The dazzling production playing at the Lincoln Theatre serves up all the spectacle that audiences have come to expect from professional versions of the show, which opened on Broadway in 1982 and ran for years. The musical is based in part on T.S. Eliot’s "Old Possum’s Book of Practical Cats."
Spectacle is essential to the thinly plotted show, which might otherwise seem little more than a series of song-and-dance numbers strung together.
Not that it doesn’t have a plot at all. Threading through the numbers is the story of an eventful night experienced by a group of street cats, led by the wise Old Deuteronomy (an appropriately magisterial Ryan Stem). They have reached the point of selecting one cat to be elevated into a new and better life.
This plot allows for the introduction of about a dozen cats, including elderly but still feisty theater cat Gus (Stewart Bender, in an affecting performance); bouncy Jennyanydots (Abby Zeszotek); slyly seductive rock 'n' roll cat Rum Tum Tugger (Justin King); and the delightfully nimble cat thieves Mungojerrie (Kyle Swearingen) and Rumpleteazer (Sara Tuohy).
The production adds heart to the spectacle with the selection of Kendra Lucas as aging Grizabella, who is initially shunned by the other cats. Lucas’ acting is subtly poignant, and her singing of the iconic "Memory" dynamically moving.
Director Ryan Scarlata and choreographer Jeffrey Fouch (who also performs as the beguiling Mr.
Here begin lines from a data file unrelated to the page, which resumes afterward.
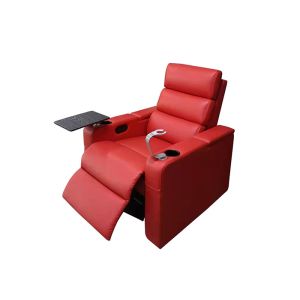 Leather Home Cinema Sofa Modern Recliner Chair With USB Charger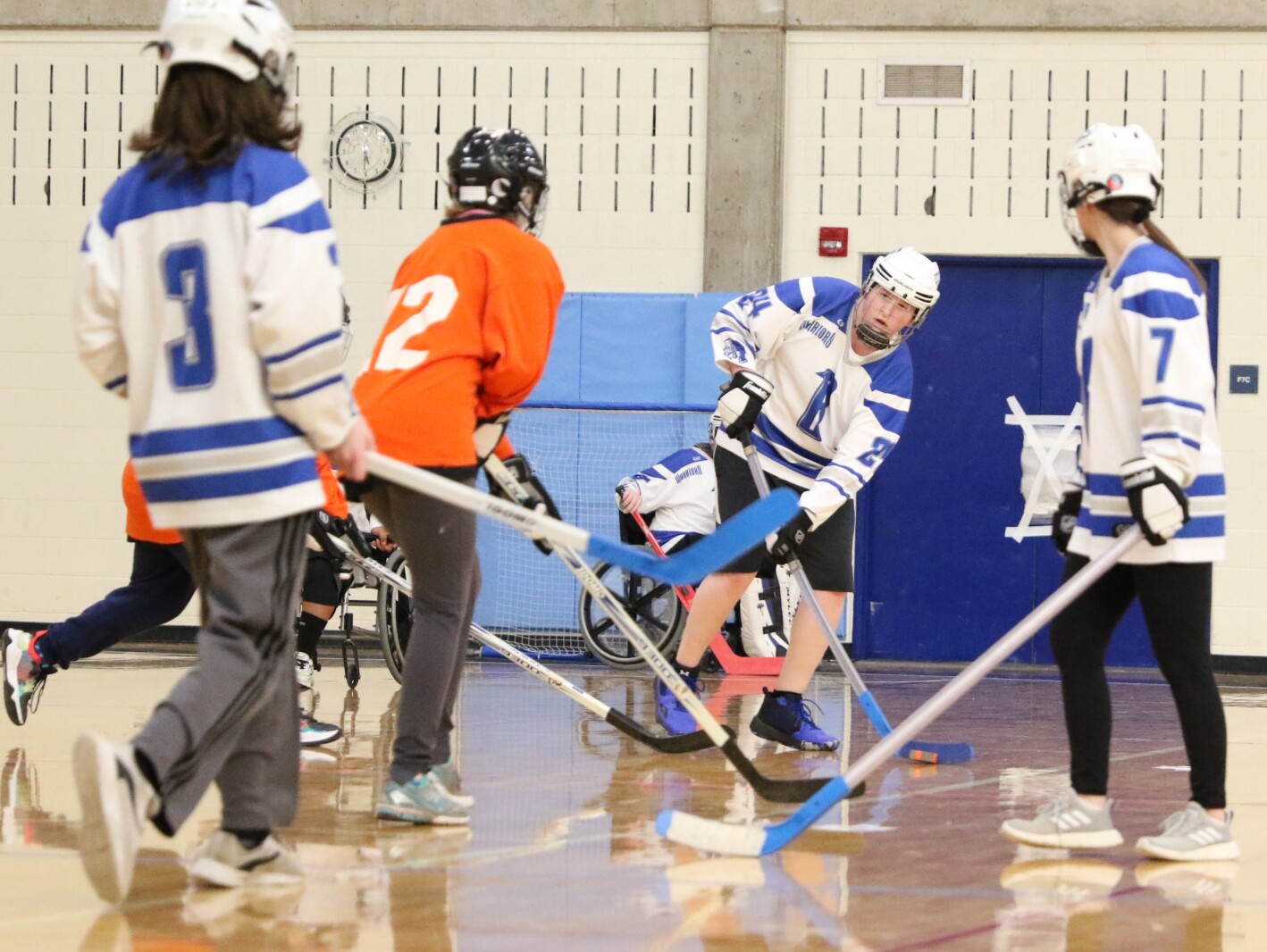 Brainerd floor hockey against St. Paul Humboldt Friday, March 18, 2022, in the State Quarterfinals at Bloomington Jefferson High School.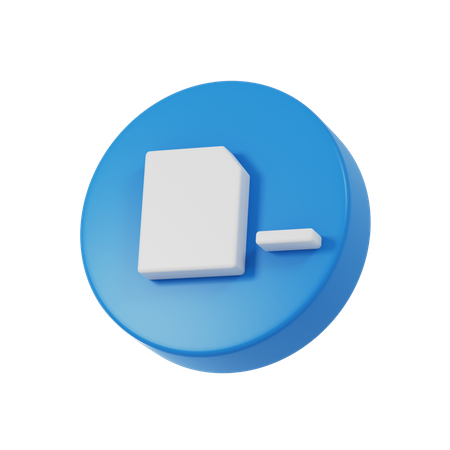 File Minus  3D Icon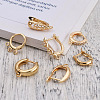 Fashewelry 14Pcs 7 Styles Brass Hoop Earrings KK-FW0001-07-11
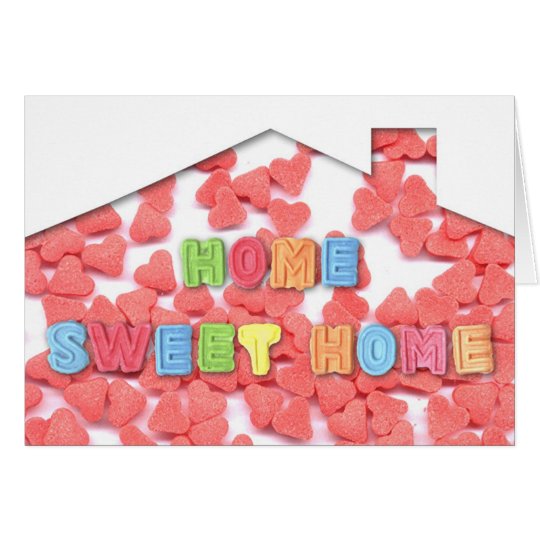 Tarjeta Hogar dulce casero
Mistoffelees) work together to create a production in which action and dance merge seamlessly. A cast of 27 can make for a crowded stage, but this one focuses attention on small, intense groupings, with quiet side pieces adding depth. The performers are consistently catlike without overdoing or parodying the feline effects.
Ensemble pieces build nicely, with aerial effects and use of the aisles adding drama. Michael Brewer’s magical set, an abandoned circus illuminated by an enormous moon, is given shape by Brendan Michna’s moody lighting.
Special credit should go to the three makeup artists who have transformed an eclectic group of performers into a consistent tribe of cats.
This version of the musical — which runs about two hours, including intermission — omits a few numbers and reprises from the Broadway and touring versions, though not ones likely to be missed.
Children might not be able to follow the obliquely metaphysical plot, but the music, visuals, and mesmerizing movement will win anyone’s attention. At the opening night performance on Thursday, even the youngest patrons seemed rapt.
They, as well as adults looking for a chance to revisit the show or see it for the first time, should jump at the opportunity that this production offers.